:: WHAT TO WORK ON ::
Count the lines in the records below that contain the word "tree". Reply with the number alone.

:: PROVIDED ENTRIES ::

::::

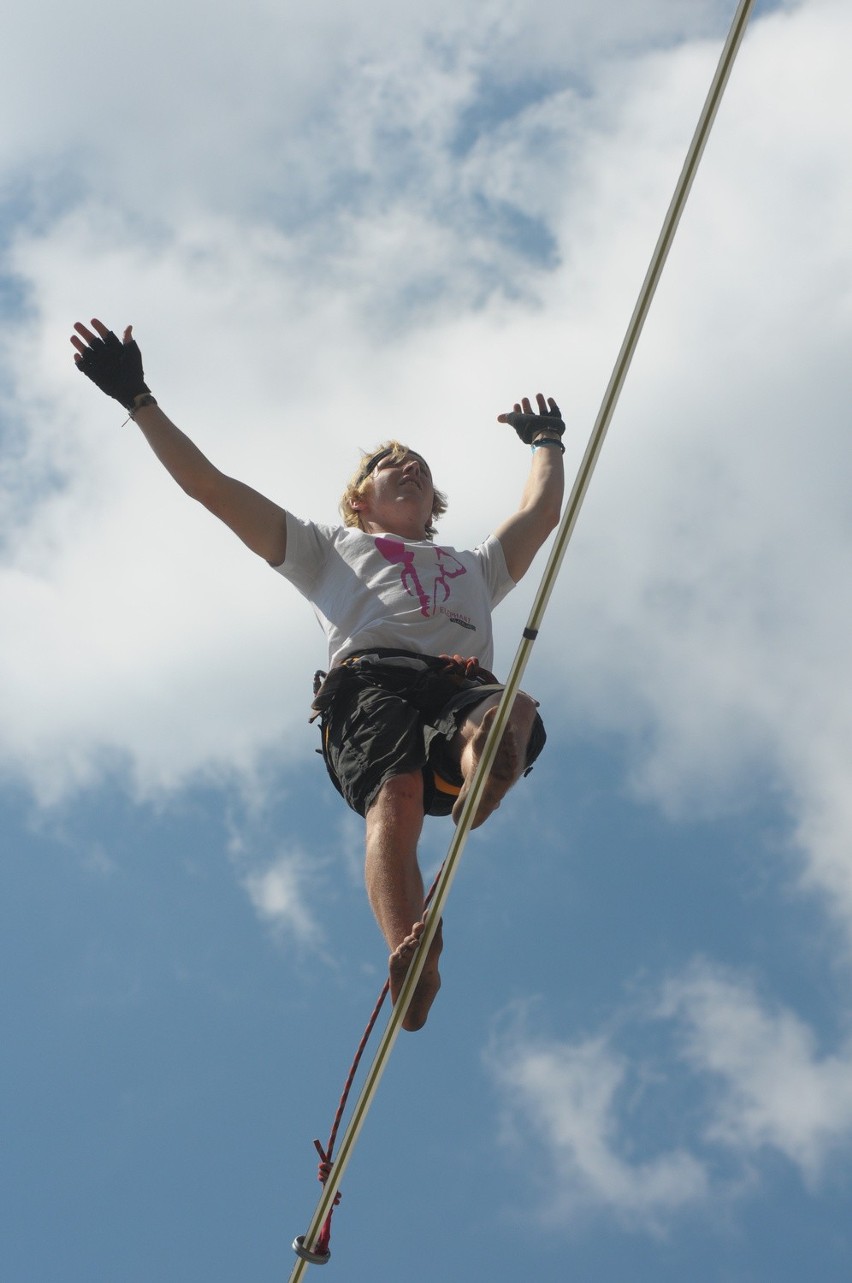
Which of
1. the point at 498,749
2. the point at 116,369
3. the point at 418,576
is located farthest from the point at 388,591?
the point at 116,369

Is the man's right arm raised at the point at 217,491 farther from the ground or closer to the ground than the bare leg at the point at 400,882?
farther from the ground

::::

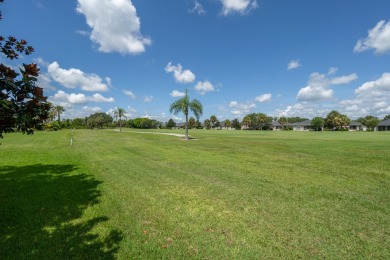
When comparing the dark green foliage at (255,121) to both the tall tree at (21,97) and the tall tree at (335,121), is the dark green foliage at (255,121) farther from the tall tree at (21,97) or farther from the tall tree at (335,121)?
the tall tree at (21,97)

::::

:: EXERCISE SOLUTION ::
2